I thought I could use this as a teaching moment to show the wrong-headedness of the market theory used to defend the idea of private health insurance exchanges, like those found in the Democrats’ health care reform law and the Medicare privatization plan passed by the Republican House.

To give you an idea of the thickness of the packet:

Fifteen pages of the packet were a spreadsheet like this showing the limitations on each type of insurance, the deducible, and how much is covered in-network and out of network:

As just a starting point, for any market to “work,” it requires the customers to actually be able to understand what they are buying, so that they can compare similar products.

Everyone must be trained actuaries and insurance experts

President Obama, in order to make this law work, is expecting the majority of people making about $30,000 a year to be able to read and fully understand all the information contained in roughly eight of these packets, so that they can compare the health plans offered.

Beyond just understanding all the complexity of these coverage plans, people will also need to figure out how they will work in the real world to determine the hidden costs. For example, a person could select an HMO they think is the best deal, only to realize they live on the edge of the HMO’s network, so in practice they will face the higher, out-of-network price or need to drive two hours to see the specialist they need.

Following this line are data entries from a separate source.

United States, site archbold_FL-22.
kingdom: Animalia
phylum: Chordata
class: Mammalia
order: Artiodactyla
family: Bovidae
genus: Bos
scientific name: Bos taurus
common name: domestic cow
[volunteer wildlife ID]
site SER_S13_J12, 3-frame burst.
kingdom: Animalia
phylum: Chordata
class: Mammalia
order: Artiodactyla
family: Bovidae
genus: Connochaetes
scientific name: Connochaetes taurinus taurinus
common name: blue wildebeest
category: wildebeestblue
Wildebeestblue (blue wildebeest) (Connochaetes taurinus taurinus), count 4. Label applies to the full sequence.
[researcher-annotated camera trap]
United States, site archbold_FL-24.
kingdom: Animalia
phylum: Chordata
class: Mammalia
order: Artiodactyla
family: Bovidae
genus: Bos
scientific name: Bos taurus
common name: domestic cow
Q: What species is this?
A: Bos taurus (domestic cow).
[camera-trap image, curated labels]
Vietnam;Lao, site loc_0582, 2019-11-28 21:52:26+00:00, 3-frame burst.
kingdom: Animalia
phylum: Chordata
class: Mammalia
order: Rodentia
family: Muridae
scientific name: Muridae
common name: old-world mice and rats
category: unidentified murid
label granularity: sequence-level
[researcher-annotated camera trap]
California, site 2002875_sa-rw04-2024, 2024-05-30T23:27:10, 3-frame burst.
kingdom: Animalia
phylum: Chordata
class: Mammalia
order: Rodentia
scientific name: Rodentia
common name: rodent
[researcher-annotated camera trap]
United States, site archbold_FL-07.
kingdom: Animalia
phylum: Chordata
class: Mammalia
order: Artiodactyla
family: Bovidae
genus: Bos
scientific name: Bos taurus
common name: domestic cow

Everyone must be fortune tellers

Even if we assume that most of these individuals with modest income (in the case of ACA) or most senior citizens (in the case of the Paul Ryan’s Medicare privatization plan) can fully understand all the different plans and how they will affect them specifically, it still won’t guarantee people make the “smart shopper” choice. To make the best choice, in addition to all that, they must also be able to accurately predict the future.

Do you know the chances that you will be rushed to the hospital in the next 12 months? Do you know the likelihood you will need major knee surgery this year? Do you know the probability you will get cancer that requires chemo?

Even if you were a total expert on insurance policies but incorrectly assumed your probability of getting cancer is 1 in 10,000 instead of knowing it is actually 1 in 30, you would choose the wrong plan.

A market with a massive information imbalance won’t work

Making the problem even worse is the fact that insurance companies will have a profit incentive to make this already inherently complex system even harder for a person to understand.

Champions of private insurance exchanges rest their entire case for why this free-market magic will work on the absurd assumption that every middle-class American is secretly a Ph.D in the actuarial sciences.

It would be almost comical anyone believed this if it wasn’t so tragic that our political leaders are using it to justify such terrible policy moves.